Most of the text is devoted to a description of the construction of the tabernacle. It’s not a single piece, but is made from ten separate large pieces of cloth, each 28 x 4 cubits. Five of these are sewn together, forming a half-tabernacle of 28 x 20 cubits; the other five are also sewn together to form a second large covering. The numerology is significant. 28 = 7 x 4, the temporal symbol of creation multiplied by the spatial extent of the world (four corners). Each strip of cloth, then, points to the tabernacle as a cosmic symbol. The number five is a symbol of military power, a hint that the tabernacle is a military headquarters, housing the Captain of the hosts. The “coupled” tabernacle marks the tent as a trysting place between Yahweh and His Bride.
Each of the 28 x 20 pieces of the tabernacle has fifty loops along the edge, and gold clasps join the loops, forming the full tent curtain of 28 x 40 cubits. Altogether, then, the tabernacle has a 5 + 5 construction, linking it to other 5 + 5 pairings in the Torah and elsewhere (tablets of the law, tables and lampstands in the temple, water stands in the temple court). The careful joining of the two large pieces hints at a covenantal dimension of the tabernacle. “Join” (26:6; Heb. chavar) is used elsewhere of military alliances (e.g., Genesis 14:3; 2 Chronicles 20:35) and covenants with false gods (Hosea 4:17), and can be stretched to suggest a marital symbolism.

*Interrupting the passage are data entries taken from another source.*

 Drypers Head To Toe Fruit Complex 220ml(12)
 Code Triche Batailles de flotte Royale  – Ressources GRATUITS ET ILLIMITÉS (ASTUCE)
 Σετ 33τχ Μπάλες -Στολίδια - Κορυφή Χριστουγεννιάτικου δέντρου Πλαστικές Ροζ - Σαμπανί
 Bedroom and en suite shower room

The goats’ hair covering that lies over the tabernacle is made in a similar way. There are three differences: The goats’ hair covering has eleven rather than ten constituent parts (26:7), each strip is thirty rather than twenty-eight cubits long (26:8), and the two large portions are joined with bronze rather than gold rings (26:11). The additional length allows the goats’ hair covering to extend down to the ground. The inner curtain doesn’t; the boards are ten cubits high, and the tent is ten cubits across (10 + 10 + 10 = 30 cubits). When the inner curtain is laid over the boards and extended over the interior, it leaves a cubit exposed on each side (30 – 28 cubits; assuming that the curtain is centered). The goats’ hair covering covers the full thirty cubits of the boards and the room. If nothing else, that has the practical benefit of preserving the inner curtain and the boards from weather (cf. 26:13).

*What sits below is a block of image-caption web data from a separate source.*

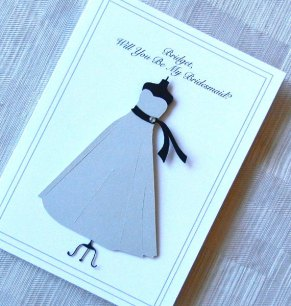Bridesmaid cards, by KeyLimeCards on etsy.com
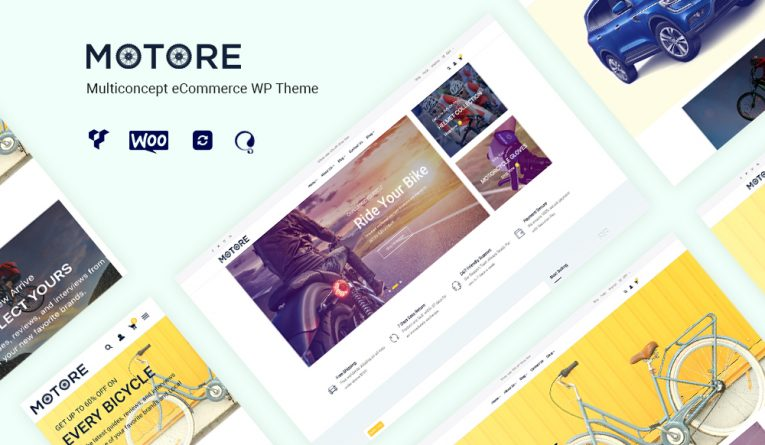 Motore – Car Dealer and Rental WooCommerce WordPress theme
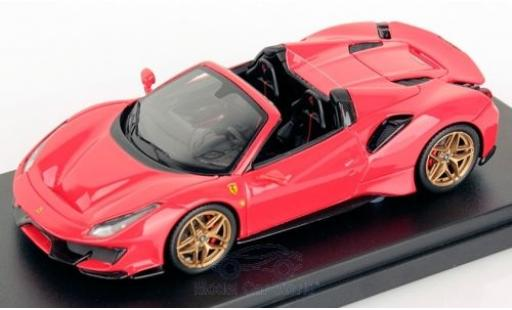 Ferrari 488 1/43 Look Smart Pista Spider red diecast model cars
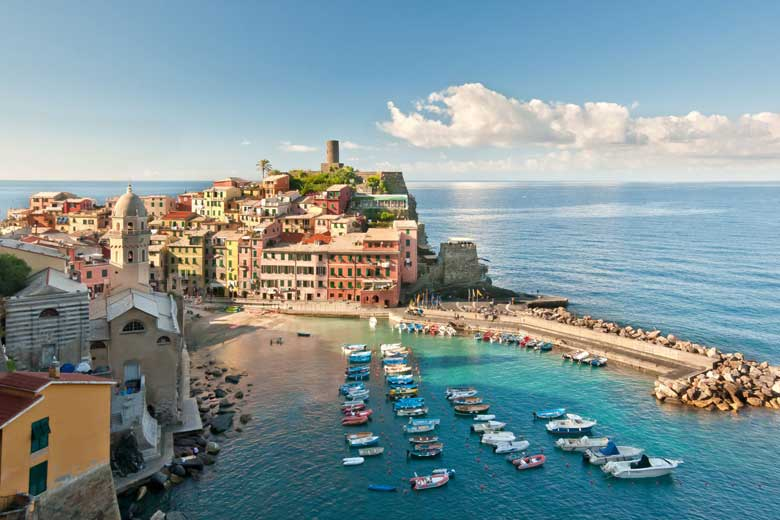 europe_tours-small_group_tours-cinque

The eleventh section of the goats’ hair cover gives it a total length of 44 cubits, enables it to cover the entire length of the thirty-cubit tabernacle and the ten-cubit walls at the back, with some leftover to lap over the back (26:12). The 40-cubit tabernacle covered the entire space of the tabernacle, and the back wall, and the goats’ hair covering covers that, with extra left over.
If the tabernacle forms the interior space as a heavenly environment, complete with cherubim, the goats’ hair represents earth, and specifically the land of shepherds, Israel. On top of goats’ hair layer is a layer of rams’ leather, and then an additional layer of dugong skin. That is, moving inside out, we move from heaven to earth to sea; or, from heaven to Israel to the Gentiles. In its fabrics, the tabernacle is an upside-down cosmos, with heaven at the lowest point at the sea at the highest. The tabernacle fabrics announce: Here’s a tent of prayer for all nations.
One final note: As Meredith Kline showed in Images of the Spirit, the tabernacle has particular affinities with the garments of the high priest. The symbolism works in both directions: The tent is humaniform, and the priest is a walking, talking tabernacle. Both signify “dwelling places” of Yahweh, anticipating the greater in-tabernaculation to come.